I returned to our car in time to hear Covington announce over his mic, “Five seconds. On my go.”

The front door split open before Covington had counted to five. The commando to the left of the door kicked it in, cracking it in half. A stout man with blood pouring down his face and arms cried out, “I give up.
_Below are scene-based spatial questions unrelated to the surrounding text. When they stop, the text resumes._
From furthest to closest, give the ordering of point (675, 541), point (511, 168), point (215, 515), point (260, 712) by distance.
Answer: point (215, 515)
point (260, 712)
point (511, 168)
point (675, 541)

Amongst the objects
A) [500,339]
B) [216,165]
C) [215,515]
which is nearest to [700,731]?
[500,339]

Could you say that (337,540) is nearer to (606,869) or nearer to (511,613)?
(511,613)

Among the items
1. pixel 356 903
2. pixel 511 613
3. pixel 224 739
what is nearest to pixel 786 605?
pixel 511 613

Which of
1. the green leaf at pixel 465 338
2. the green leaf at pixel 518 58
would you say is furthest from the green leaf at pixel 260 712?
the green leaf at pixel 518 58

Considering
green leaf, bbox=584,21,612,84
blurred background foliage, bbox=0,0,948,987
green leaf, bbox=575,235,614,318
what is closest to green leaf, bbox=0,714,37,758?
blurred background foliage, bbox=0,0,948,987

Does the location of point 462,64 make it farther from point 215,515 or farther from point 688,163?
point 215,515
I give up.”

The commando on his right set down his shield, grabbed the stout man’s arm, and in one fluid move pulled him to the ground.

That man wasn’t Barkley.

I got out of the car again and went up to Covington, who was ordering his men to get the injured man into a police car. I touched Covington’s arm.

He said, “Boxer?”

“Let me talk to Barkley.”

Covington reached for and opened the closest armored car door. Then he gripped my upper arms, lifted and moved all five feet ten inches of me like I was a doll, until I was behind the hardened-steel door and as shielded as much as possible from oncoming gunfire.

Then he handed me the bullhorn.

I took a breath, then spoke, my voice bouncing off the surrounding houses.

“Mr. Barkley, this is Sergeant Lindsay Boxer. I’m in contact with Randi. Give yourself up, and you can tell her good-bye. Or in three seconds SWAT command is going to cut you down and take you out of that house alive or dead.”